Maud rentrait, on la questionna.

-- Oui, c'est sa mère, elle est au plus mal; une voisine est venue chercher Etiennette.

Oh ! s'écria Jeanne de Chantel... sa mère ! Mais c'est horrible, au milieu d'un bal !... Et cette pauvre jeune fille s'en va toute seule... Si nous allions avec elle ?

-- Etiennette n'est pas seule à soigner sa mère, répondit Maud. Il y a une domestique, une soeur de charité et cette voisine, précisément, qui est venue la chercher... Nous ne servirions à rien. Elle n'a même pas voulu de M. Paul Le Tessier.

Julien de Suberceaux reparaissait avec Jacqueline, un flot de rubans à la boutonnière, frappant la peau, fouettant les grelots du tambourin. L'orchestre attaqua la valse d'une opérette à la mode. A la suit de Julien et de Jacqueline, les premiers couples choisis se mirent à tourbillonner. Comme Julien passait près d'elle, Maud se leva, le retint. Elle dit à demi-voix, mais de façon à être entendue de Maxime:

-- Ne nous donnez pas d'accessoires; nous ne voulons pas danser, M. de Chantel et moi.

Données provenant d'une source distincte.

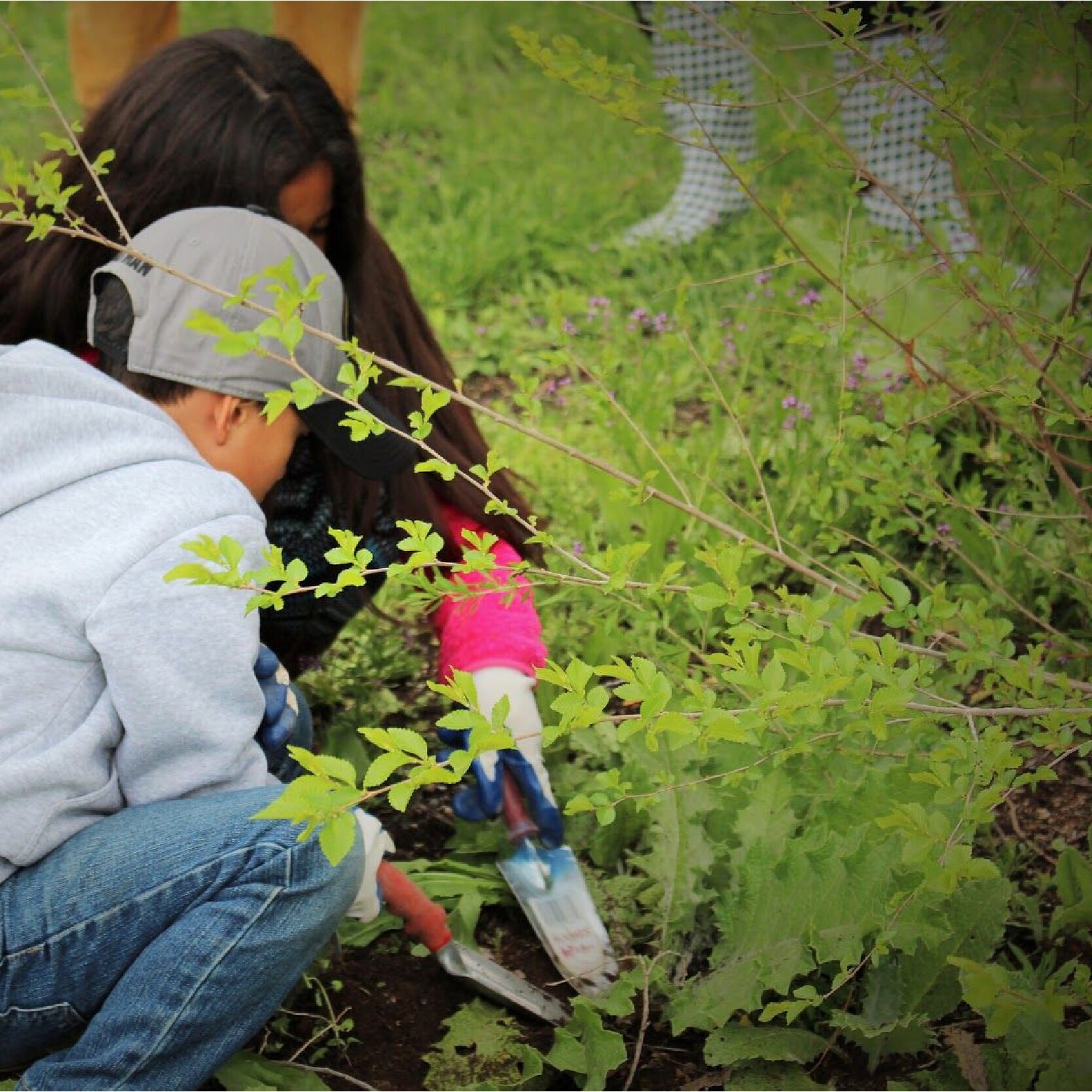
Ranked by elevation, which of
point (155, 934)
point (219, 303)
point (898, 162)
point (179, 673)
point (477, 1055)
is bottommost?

Plus bas, de cette voix inarticulée, lèvres immobiles, dont ils usaient pour se parler devant le monde, malgré le monde, elle ajouta:

-- La mère d'Etiennette se meurt. Impossible chez elle. J'irai rue de la Baume demain matin: il faut que je te voie.

Des yeux, Julien acquiesça. Maud se rassit près de Maxime qui lui jeta un regard de remerciement pour lui avoir sacrifié le plaisir du bal.